═════ Reading text ═════
(JTA) — A letter condemning an Oberlin professor’s anti-Semitic Facebook posts has garnered signatures from the majority of the Ohio college’s faculty members, but has generated criticism from some professors of Africana studies.
Politics professor Marc Blecher, one of the letter’s organizers and drafters, shared the letter with JTA but asked that the signers’ names not be published because he had not asked them for authorization to do so. Blecher said their names appeared “on a public Oberlin College document.” The letter says “we condemn any manifestation of bigotry on our campus — especially from our faculty.”
The letter does not name Joy Karega, the rhetoric and composition professor whose posts, including one accusing Israel and “Rothschild-led bankers” of responsibility for downing a Malaysian airliner over Ukraine in 2014, drew widespread attention after The Tower published an article about them in February.
The article came on the heels of a letter from Oberlin alumni expressing concern about the tolerance of anti-Semitism on campus, particularly within the Boycott, Divestment and Sanctions movement.
Karega has not apologized for her posts. Oberlin’s president, Marvin Krislov has issued two statements in response, both emphasizing Karega’s right to free speech while clarifying that her views are not shared by the administration. Neither statement condemned the professor outright or suggested her job might be affected.
The school’s board of trustees, however, has called for the administration to launch an investigation into Karega’s “anti-Semitic and abhorrent” posts.
According to Inside Higher Ed, some faculty members who declined to sign the letter have said they believe that Karega, who is African-American, is being blamed for larger concerns about anti-Semitism on campus. Others have objected to the letter’s focus on anti-Semitism, saying it should also address other kinds of prejudice on campus.
“In this climate and context, I will not sign any letter in solidarity with the 170 (last I saw) Oberlin faculty who signed,” wrote Gillian Johns, associate professor of English and Africana studies, according to Inside Higher Ed. “I am outraged at the irresponsible hostility drummed up against [Karega] as a scapegoated target for what we have been led to believe is a more general concern about anti-Semitism at Oberlin, especially when students called for cooler heads and we Africana faculty are repeatedly called upon to understand and model for our students appropriate responses to different scales of anti-Black racism.”
Several students, including four self-described “anti-Zionist Jews” who published a letter to the editor of the student newspaper, have come to Karega’s defense.
The full letter condemning anti-Semitism says:
“When the anti-Semitic Facebook posts by one of our colleagues came to light, many of us on the Oberlin faculty initially thought it prudent to wait for our administration to come forward with a response grounded in careful deliberation and due process. It has now become clear that these complex discussions are going to take a while longer. In light of that as well as the profound, ongoing questions and concerns of our students, their families, our alums, prospective students, their families, and the many people around the country who look to Oberlin, the time has finally come for us to go on record, and especially to reassure our students.
“Bigotry has no place on the Oberlin campus (or anywhere). It sullies the values of equality and mutual support that are embedded in our institutional DNA as the first coeducational college and the first to admit students of all races as a matter of policy. It undermines our classrooms as places where students and faculty accord each other the deep respect required for the exercise of free and open expression and the development of reasoned analysis grounded in evidence. It subverts our capacity and responsibility to conduct and publish our scholarship, especially on questions of social justice. As scholars and teachers who treasure all Oberlin has been and must continue to be, we condemn any manifestation of bigotry on our campus — especially from our faculty.”
CORRECTION: This article originally stated that the faculty who signed Marc Blecher’s letter asked to remain anonymous. They made no such request, and their signatures appeared on a public Oberlin College document. However, Blecher thought that “some might prefer not to make that available to the press.”
═════
Questions to answer
1. Write out the passage of the Oberlin article starting with "Politics professor Marc" and going on through "them in February.".
2. For each statement, say yes or no to whether it agrees with the Oberlin article, and quote the words that decide it. (a) The faculty letter names Joy Karega. (b) The board of trustees has called for an investigation into Karega's posts. (c) Karega has apologized for her posts.
═════ Data provided ═════
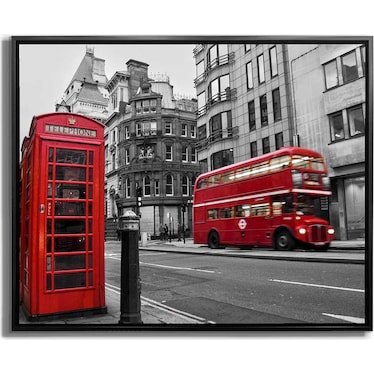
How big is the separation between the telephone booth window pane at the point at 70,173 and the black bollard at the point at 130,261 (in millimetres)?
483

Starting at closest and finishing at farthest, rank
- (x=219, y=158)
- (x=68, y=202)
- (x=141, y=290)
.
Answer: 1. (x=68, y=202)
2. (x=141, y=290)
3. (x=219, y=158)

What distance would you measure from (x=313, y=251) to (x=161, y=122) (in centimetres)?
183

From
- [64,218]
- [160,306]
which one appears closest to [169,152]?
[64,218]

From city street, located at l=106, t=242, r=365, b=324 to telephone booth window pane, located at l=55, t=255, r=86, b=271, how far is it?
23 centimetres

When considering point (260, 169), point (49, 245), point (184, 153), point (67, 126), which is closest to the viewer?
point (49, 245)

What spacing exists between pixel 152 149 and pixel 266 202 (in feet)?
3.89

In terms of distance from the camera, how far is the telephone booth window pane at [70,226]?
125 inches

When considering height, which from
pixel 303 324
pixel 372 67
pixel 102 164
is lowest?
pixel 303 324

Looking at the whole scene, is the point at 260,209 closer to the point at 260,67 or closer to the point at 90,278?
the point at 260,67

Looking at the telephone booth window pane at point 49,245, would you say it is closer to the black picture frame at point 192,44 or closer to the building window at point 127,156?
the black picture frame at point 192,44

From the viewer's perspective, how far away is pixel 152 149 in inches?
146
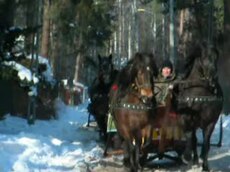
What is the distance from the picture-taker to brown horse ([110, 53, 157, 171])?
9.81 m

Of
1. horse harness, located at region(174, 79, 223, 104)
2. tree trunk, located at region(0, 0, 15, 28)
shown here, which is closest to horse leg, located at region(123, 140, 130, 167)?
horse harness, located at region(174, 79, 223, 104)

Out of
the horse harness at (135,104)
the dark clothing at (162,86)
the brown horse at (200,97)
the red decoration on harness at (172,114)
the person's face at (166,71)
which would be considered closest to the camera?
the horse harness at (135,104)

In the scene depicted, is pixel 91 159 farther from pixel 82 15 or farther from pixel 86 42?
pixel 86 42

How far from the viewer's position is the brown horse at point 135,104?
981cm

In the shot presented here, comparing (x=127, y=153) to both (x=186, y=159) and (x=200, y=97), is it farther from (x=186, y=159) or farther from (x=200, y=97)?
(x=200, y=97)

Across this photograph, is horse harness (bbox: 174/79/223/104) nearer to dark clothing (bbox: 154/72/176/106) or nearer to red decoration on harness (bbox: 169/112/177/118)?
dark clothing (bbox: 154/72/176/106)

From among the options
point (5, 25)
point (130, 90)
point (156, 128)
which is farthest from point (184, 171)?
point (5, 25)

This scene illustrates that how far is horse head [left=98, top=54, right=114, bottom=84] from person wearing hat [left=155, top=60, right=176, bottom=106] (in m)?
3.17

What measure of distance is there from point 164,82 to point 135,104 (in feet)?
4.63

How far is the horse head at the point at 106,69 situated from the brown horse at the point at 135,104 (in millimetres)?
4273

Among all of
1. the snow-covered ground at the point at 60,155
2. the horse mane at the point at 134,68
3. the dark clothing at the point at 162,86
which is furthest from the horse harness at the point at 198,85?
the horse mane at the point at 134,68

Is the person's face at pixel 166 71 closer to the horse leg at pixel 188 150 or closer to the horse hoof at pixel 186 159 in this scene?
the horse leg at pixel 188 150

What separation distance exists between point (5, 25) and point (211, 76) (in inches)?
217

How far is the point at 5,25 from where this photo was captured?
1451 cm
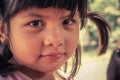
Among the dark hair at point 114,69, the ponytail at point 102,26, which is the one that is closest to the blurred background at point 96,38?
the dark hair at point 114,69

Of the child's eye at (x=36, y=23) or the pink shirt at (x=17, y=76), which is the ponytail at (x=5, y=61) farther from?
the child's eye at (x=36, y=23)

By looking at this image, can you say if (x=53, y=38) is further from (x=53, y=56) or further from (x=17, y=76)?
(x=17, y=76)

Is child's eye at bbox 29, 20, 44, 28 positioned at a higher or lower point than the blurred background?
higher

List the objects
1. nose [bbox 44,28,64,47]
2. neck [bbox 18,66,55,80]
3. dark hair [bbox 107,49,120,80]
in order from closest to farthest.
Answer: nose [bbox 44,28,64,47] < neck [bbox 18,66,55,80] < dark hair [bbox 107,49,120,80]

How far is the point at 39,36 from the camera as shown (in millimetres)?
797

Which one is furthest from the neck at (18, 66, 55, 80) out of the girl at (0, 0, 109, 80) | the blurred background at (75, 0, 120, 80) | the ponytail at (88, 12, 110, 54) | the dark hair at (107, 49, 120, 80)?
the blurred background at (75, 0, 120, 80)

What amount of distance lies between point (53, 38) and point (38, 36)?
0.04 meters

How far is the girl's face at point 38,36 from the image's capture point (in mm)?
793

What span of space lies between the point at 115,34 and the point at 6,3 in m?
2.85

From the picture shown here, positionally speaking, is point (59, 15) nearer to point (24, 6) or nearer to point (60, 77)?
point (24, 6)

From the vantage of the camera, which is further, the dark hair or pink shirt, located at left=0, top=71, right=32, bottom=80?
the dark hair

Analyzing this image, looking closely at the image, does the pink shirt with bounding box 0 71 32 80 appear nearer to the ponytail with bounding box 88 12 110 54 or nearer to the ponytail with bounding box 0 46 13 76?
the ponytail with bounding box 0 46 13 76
═════
Solutions to each task
1.
Politics professor Marc Blecher, one of the letter’s organizers and drafters, shared the letter with JTA but asked that the signers’ names not be published because he had not asked them for authorization to do so. Blecher said their names appeared “on a public Oberlin College document.” The letter says “we condemn any manifestation of bigotry on our campus — especially from our faculty.”
The letter does not name Joy Karega, the rhetoric and composition professor whose posts, including one accusing Israel and “Rothschild-led bankers” of responsibility for downing a Malaysian airliner over Ukraine in 2014, drew widespread attention after The Tower published an article about them in February.

2.
(a) No: "The letter does not name Joy Karega"
(b) Yes: "The school’s board of trustees, however, has called for the administration to launch an investigation into Karega’s “anti-Semitic and abhorrent” posts."
(c) No: "Karega has not apologized for her posts."